Work item |
Could you reproduce, from the records below, everything from the line with "校外实习基地建设与管理办法" down to the line with "trécie au minimum", keeping both of those lines and changing nothing?

START Supplied data

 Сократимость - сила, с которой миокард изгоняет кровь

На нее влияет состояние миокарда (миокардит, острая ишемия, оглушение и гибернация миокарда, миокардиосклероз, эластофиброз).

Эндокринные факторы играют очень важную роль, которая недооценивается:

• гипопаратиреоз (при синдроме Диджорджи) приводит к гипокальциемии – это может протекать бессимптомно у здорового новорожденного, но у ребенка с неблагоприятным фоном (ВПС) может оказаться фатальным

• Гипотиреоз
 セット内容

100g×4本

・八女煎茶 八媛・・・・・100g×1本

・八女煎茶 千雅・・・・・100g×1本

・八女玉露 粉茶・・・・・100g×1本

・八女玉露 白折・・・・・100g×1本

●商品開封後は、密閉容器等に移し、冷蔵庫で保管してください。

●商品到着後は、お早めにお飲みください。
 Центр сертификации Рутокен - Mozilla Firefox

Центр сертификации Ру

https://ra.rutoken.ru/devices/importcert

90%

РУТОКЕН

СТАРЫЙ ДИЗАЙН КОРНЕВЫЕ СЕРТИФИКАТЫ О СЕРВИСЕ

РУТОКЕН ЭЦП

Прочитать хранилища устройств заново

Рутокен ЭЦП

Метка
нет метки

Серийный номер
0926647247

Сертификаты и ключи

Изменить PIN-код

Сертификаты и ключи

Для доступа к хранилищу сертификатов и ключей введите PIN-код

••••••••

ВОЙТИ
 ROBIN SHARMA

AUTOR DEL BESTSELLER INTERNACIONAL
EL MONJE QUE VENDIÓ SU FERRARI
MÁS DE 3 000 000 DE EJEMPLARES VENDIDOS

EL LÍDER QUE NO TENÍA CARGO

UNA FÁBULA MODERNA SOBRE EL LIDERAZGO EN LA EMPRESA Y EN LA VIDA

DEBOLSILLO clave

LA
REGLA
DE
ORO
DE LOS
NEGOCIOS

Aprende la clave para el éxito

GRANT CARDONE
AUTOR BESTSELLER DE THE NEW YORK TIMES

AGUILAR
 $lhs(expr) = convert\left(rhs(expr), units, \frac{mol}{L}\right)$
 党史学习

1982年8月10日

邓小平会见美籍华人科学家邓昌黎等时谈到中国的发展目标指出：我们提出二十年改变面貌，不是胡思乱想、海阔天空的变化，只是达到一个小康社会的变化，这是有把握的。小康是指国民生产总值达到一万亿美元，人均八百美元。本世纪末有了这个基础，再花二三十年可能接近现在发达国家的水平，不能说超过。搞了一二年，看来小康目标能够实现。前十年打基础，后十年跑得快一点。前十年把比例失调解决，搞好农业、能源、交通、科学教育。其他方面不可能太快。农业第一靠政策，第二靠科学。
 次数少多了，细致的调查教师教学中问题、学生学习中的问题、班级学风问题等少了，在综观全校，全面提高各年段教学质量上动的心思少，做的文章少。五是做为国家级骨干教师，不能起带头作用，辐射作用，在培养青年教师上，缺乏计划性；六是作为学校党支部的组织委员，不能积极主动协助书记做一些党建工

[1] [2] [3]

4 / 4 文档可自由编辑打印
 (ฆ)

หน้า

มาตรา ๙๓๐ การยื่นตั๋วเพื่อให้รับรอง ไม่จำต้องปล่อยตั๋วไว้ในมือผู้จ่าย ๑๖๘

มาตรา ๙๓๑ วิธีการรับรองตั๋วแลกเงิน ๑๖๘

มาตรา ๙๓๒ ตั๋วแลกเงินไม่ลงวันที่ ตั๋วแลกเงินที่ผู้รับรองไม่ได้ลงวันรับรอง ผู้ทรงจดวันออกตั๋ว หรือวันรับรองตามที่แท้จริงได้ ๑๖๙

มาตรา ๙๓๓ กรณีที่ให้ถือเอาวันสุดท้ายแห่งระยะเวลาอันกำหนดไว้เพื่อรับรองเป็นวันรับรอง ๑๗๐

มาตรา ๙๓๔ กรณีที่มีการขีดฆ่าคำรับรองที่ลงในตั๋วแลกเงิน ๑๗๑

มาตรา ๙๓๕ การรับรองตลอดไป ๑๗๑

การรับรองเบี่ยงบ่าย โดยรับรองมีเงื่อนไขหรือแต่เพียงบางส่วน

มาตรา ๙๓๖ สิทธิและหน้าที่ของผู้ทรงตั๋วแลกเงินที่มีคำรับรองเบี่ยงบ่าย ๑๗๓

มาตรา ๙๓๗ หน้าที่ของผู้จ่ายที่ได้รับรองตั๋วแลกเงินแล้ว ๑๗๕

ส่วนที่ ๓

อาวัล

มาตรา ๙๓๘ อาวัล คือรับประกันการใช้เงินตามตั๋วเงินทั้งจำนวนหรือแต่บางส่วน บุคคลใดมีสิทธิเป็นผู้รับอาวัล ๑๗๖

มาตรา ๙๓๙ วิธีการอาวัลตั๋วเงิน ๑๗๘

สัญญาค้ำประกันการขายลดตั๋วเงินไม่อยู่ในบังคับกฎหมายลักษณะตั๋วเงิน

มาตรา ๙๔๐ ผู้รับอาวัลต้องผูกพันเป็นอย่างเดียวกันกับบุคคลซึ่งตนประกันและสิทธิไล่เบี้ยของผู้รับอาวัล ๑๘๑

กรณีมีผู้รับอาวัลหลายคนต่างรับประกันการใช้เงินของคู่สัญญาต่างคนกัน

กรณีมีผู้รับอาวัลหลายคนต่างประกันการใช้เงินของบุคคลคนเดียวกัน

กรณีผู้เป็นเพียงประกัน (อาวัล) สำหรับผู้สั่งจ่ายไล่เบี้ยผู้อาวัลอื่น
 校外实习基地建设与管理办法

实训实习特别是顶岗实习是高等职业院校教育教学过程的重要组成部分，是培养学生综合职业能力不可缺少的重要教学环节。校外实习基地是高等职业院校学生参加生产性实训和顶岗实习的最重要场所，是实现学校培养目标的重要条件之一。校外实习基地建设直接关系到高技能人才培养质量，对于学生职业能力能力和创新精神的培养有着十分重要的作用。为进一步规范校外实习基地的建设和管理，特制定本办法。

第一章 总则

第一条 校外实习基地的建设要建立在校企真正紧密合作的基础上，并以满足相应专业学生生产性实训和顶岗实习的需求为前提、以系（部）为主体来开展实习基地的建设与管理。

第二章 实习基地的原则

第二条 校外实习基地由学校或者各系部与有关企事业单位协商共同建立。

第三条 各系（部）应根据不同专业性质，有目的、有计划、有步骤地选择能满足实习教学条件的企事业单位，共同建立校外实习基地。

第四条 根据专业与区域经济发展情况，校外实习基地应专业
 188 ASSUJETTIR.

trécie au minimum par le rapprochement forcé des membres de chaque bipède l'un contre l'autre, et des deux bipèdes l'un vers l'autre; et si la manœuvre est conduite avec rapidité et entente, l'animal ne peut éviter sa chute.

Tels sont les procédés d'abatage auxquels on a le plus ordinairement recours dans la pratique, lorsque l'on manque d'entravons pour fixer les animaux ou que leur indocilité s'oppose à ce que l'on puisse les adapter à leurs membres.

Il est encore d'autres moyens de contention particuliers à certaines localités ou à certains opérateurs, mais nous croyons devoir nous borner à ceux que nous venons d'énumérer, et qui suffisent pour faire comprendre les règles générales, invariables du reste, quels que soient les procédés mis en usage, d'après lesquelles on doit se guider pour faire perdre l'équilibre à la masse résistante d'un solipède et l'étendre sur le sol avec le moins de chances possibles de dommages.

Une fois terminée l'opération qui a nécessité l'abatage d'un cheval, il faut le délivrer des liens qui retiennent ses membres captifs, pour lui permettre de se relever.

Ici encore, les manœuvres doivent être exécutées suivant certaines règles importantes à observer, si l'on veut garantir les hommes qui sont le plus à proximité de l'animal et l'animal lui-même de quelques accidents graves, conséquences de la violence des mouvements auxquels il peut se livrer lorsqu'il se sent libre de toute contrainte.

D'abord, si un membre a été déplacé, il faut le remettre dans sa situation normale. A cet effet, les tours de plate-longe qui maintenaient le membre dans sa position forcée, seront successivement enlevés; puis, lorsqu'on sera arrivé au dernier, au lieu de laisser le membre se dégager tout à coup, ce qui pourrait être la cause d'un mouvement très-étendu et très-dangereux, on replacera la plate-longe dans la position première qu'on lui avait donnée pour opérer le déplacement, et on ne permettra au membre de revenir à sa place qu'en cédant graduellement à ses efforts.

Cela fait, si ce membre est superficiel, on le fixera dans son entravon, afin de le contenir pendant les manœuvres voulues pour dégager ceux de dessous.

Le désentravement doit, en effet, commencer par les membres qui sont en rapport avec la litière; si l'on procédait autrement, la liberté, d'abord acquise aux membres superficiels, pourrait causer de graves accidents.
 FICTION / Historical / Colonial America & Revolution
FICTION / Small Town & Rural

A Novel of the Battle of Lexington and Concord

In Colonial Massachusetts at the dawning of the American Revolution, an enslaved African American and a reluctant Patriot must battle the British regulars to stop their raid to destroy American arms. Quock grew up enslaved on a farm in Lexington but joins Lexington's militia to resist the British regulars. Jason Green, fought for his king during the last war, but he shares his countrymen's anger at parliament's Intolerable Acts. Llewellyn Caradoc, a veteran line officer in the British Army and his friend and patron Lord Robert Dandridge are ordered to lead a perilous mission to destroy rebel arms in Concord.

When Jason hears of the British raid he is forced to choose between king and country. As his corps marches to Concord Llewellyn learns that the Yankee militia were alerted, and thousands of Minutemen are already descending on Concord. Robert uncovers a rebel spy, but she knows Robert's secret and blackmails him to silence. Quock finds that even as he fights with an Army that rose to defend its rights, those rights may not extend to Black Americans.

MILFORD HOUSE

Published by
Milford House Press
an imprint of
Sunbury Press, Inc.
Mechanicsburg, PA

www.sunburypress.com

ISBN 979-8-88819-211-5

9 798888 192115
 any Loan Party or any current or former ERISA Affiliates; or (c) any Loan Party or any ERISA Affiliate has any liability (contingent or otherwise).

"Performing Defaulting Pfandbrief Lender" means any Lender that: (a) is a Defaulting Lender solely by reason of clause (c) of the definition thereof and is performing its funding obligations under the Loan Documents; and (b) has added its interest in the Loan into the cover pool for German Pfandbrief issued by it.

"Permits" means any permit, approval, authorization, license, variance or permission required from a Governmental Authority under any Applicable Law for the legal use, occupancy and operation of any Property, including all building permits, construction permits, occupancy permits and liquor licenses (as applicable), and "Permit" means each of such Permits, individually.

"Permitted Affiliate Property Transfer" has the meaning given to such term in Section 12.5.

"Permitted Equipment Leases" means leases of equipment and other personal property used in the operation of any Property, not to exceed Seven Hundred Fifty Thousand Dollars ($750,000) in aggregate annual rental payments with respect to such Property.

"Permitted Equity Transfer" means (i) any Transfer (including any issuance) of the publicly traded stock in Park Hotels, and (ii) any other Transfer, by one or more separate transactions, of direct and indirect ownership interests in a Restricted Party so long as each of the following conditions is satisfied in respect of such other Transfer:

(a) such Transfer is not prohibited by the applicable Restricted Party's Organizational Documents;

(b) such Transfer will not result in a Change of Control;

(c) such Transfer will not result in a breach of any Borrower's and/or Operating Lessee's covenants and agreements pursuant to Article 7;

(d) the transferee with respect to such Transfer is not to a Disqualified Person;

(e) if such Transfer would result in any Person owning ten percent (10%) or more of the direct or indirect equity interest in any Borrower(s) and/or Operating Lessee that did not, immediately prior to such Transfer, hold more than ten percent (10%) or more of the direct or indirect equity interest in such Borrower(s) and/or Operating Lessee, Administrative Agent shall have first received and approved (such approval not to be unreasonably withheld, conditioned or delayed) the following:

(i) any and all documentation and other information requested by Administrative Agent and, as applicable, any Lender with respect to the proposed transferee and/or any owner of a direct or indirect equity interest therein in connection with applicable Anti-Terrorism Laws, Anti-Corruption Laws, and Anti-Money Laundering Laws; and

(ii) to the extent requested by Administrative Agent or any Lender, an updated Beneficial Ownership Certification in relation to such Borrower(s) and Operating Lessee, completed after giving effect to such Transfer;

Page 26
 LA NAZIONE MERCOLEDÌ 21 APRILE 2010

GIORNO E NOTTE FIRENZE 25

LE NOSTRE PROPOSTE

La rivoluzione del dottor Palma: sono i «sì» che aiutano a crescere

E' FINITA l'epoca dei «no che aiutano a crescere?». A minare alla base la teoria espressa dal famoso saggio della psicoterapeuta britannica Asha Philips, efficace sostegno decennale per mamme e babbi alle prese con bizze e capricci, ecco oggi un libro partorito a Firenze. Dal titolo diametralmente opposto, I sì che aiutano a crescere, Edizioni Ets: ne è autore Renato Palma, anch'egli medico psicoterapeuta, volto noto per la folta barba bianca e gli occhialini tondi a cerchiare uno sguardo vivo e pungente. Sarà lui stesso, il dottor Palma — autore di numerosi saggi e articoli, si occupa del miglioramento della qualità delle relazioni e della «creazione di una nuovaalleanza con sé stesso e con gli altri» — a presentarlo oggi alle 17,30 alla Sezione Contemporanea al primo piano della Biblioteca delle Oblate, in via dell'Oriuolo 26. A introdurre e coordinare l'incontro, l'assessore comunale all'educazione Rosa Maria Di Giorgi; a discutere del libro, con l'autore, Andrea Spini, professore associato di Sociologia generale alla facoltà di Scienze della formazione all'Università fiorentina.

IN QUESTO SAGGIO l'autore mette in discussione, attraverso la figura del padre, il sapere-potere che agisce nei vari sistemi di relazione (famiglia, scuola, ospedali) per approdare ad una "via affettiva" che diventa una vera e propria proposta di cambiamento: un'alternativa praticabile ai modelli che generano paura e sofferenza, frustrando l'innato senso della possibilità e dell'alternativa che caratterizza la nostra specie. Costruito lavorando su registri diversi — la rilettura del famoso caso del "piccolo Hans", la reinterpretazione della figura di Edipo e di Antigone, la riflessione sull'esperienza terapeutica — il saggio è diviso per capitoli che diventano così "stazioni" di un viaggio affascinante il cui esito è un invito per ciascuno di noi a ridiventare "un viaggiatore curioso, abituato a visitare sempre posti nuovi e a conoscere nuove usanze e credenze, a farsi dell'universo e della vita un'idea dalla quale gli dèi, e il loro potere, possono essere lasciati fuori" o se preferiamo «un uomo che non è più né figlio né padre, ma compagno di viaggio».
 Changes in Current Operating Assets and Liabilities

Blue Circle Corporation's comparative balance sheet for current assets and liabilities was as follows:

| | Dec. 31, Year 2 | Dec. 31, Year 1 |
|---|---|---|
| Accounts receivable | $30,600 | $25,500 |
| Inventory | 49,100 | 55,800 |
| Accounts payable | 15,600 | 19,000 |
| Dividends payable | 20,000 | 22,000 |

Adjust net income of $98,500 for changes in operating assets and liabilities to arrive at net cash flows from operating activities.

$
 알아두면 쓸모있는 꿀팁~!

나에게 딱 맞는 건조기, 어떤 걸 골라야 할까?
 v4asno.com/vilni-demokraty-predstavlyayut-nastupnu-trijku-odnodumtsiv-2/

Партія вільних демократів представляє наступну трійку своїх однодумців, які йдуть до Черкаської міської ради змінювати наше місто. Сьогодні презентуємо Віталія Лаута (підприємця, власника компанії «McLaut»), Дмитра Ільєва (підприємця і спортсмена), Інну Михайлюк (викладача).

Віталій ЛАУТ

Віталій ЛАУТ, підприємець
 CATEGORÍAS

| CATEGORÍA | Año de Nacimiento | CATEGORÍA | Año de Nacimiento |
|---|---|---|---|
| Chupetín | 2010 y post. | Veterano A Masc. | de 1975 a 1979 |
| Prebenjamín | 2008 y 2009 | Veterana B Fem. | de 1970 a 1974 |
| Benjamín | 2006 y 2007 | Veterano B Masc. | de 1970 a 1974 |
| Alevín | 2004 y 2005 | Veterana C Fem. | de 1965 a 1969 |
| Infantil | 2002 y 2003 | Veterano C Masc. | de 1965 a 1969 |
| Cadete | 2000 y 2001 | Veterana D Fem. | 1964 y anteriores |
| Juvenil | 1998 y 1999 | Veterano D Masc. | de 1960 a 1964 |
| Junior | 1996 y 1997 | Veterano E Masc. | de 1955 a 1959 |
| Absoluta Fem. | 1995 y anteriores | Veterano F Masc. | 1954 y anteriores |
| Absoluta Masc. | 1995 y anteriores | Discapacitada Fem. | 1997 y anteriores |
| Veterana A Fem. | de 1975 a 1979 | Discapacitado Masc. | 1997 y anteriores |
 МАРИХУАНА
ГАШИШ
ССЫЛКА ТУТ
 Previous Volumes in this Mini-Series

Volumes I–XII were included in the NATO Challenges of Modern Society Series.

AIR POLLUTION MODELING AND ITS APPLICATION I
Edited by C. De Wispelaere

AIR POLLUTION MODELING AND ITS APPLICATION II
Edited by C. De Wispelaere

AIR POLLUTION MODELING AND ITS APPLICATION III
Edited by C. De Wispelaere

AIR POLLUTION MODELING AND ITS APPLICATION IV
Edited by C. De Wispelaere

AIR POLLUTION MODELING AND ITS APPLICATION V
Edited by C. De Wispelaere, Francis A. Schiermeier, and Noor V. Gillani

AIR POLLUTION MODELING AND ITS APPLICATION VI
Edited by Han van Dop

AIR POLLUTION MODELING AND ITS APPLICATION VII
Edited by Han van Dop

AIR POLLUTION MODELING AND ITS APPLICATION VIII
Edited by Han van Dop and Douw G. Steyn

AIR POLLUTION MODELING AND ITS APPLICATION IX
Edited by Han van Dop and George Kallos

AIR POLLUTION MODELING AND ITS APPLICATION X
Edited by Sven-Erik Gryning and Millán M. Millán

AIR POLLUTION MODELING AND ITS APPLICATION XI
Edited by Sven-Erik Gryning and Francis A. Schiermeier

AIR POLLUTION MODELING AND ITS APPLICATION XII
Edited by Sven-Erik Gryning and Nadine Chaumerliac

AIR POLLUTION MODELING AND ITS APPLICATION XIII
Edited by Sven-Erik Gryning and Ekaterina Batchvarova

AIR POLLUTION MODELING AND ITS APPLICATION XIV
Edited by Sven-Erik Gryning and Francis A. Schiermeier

END Supplied data

The answer |
 校外实习基地建设与管理办法

实训实习特别是顶岗实习是高等职业院校教育教学过程的重要组成部分，是培养学生综合职业能力不可缺少的重要教学环节。校外实习基地是高等职业院校学生参加生产性实训和顶岗实习的最重要场所，是实现学校培养目标的重要条件之一。校外实习基地建设直接关系到高技能人才培养质量，对于学生职业能力能力和创新精神的培养有着十分重要的作用。为进一步规范校外实习基地的建设和管理，特制定本办法。

第一章 总则

第一条 校外实习基地的建设要建立在校企真正紧密合作的基础上，并以满足相应专业学生生产性实训和顶岗实习的需求为前提、以系（部）为主体来开展实习基地的建设与管理。

第二章 实习基地的原则

第二条 校外实习基地由学校或者各系部与有关企事业单位协商共同建立。

第三条 各系（部）应根据不同专业性质，有目的、有计划、有步骤地选择能满足实习教学条件的企事业单位，共同建立校外实习基地。

第四条 根据专业与区域经济发展情况，校外实习基地应专业
 188 ASSUJETTIR.

trécie au minimum par le rapprochement forcé des membres de chaque bipède l'un contre l'autre, et des deux bipèdes l'un vers l'autre; et si la manœuvre est conduite avec rapidité et entente, l'animal ne peut éviter sa chute.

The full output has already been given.